▶ **YOUR TASK**:
From the records below, extract all the text exactly and leave the images behind.

▶ **RECORDS FOR THE EXERCISE**:
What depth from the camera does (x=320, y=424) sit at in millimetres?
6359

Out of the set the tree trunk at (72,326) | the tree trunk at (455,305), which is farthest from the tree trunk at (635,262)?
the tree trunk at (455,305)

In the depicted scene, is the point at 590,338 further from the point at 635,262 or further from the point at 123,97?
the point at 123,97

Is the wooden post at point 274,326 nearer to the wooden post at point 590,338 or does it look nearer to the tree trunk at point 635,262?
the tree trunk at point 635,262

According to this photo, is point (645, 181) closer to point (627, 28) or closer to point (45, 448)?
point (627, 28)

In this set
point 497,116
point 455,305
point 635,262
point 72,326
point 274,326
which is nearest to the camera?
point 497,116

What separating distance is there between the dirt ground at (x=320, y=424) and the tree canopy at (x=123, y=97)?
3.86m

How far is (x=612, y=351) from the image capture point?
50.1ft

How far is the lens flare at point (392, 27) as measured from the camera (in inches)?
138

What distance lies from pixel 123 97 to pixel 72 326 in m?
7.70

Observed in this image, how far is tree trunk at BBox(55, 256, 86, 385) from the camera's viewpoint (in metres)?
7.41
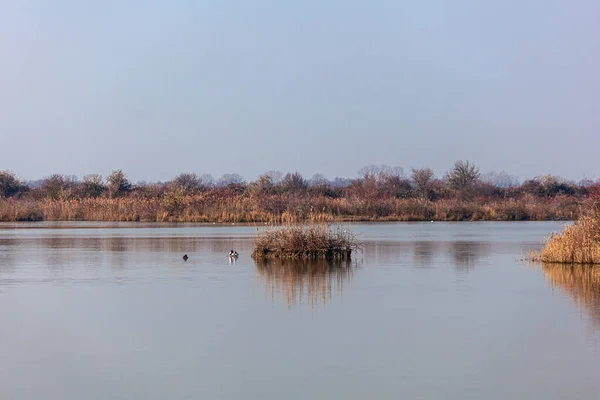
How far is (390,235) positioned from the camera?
30875 millimetres

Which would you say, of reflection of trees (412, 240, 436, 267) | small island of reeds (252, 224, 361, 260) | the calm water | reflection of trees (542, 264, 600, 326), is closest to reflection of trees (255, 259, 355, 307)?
the calm water

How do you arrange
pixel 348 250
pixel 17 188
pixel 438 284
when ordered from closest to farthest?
pixel 438 284, pixel 348 250, pixel 17 188

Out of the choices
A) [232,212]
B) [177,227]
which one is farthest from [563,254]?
[232,212]

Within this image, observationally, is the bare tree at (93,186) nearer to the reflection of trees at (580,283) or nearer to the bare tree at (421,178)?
the bare tree at (421,178)

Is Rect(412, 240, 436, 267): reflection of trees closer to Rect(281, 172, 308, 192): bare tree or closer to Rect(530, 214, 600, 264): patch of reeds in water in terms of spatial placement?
Rect(530, 214, 600, 264): patch of reeds in water

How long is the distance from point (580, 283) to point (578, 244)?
2821mm

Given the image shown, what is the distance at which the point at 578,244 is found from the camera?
18.4m

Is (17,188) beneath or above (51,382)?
above

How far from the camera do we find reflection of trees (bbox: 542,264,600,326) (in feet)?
43.0

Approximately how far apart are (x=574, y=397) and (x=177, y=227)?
102 ft

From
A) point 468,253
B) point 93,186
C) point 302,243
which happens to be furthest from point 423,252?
point 93,186

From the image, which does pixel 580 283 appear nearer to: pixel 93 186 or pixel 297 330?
pixel 297 330

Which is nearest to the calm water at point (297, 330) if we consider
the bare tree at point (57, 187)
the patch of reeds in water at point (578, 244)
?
the patch of reeds in water at point (578, 244)

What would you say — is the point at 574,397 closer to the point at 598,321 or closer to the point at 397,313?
the point at 598,321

▶ **PROBLEM SOLUTION**:
What depth from the camera does (x=320, y=424) sit at in millimetres?
6359

Out of the set the tree trunk at (72,326) | the tree trunk at (455,305), which is farthest from the tree trunk at (635,262)?
the tree trunk at (455,305)

In the depicted scene, is the point at 590,338 further from the point at 635,262 or further from the point at 123,97?
the point at 123,97

Is the wooden post at point 274,326 nearer to the wooden post at point 590,338 or does it look nearer to the tree trunk at point 635,262?
the tree trunk at point 635,262

According to this photo, is point (645, 181) closer to point (627, 28) or closer to point (45, 448)?
point (627, 28)

In this set
point 497,116
point 455,305
point 635,262
point 72,326
point 274,326
which is nearest to the camera?
point 497,116

What separating distance is there between the dirt ground at (x=320, y=424) and the tree canopy at (x=123, y=97)?
3.86m

How far is (x=612, y=351) from the image capture point?
50.1ft

How far is the lens flare at point (392, 27) as measured from the camera (in inches)?
138

What distance lies from pixel 123 97 to pixel 72 326 in m?
7.70

Observed in this image, how far is tree trunk at BBox(55, 256, 86, 385) from the camera's viewpoint (in metres)?
7.41
How far is (390,235) positioned from the camera?
30875 millimetres

Which would you say, of reflection of trees (412, 240, 436, 267) | small island of reeds (252, 224, 361, 260) | the calm water | reflection of trees (542, 264, 600, 326), is closest to reflection of trees (255, 259, 355, 307)?
the calm water

How do you arrange
pixel 348 250
pixel 17 188
pixel 438 284
when ordered from closest to farthest?
pixel 438 284, pixel 348 250, pixel 17 188

Out of the choices
A) [232,212]
B) [177,227]
which one is farthest from [563,254]?
[232,212]

Within this image, observationally, is the bare tree at (93,186) nearer to the reflection of trees at (580,283) or nearer to the bare tree at (421,178)?
the bare tree at (421,178)

Is Rect(412, 240, 436, 267): reflection of trees closer to Rect(281, 172, 308, 192): bare tree or closer to Rect(530, 214, 600, 264): patch of reeds in water in terms of spatial placement?
Rect(530, 214, 600, 264): patch of reeds in water

How long is the distance from point (580, 283) to point (578, 244)?
2821mm

Given the image shown, what is the distance at which the point at 578,244 is found from the camera?
18.4m

Is (17,188) beneath or above (51,382)?
above

How far from the camera do we find reflection of trees (bbox: 542,264,600,326) (in feet)?
43.0

Approximately how far apart are (x=574, y=397) and (x=177, y=227)?
102 ft

From
A) point 468,253
B) point 93,186
C) point 302,243
which happens to be furthest from point 423,252?
point 93,186

From the image, which does pixel 580 283 appear nearer to: pixel 93 186 or pixel 297 330?
pixel 297 330

Which is nearest to the calm water at point (297, 330) if we consider
the bare tree at point (57, 187)
the patch of reeds in water at point (578, 244)
?
the patch of reeds in water at point (578, 244)

What would you say — is the point at 574,397 closer to the point at 598,321 or closer to the point at 397,313?
the point at 598,321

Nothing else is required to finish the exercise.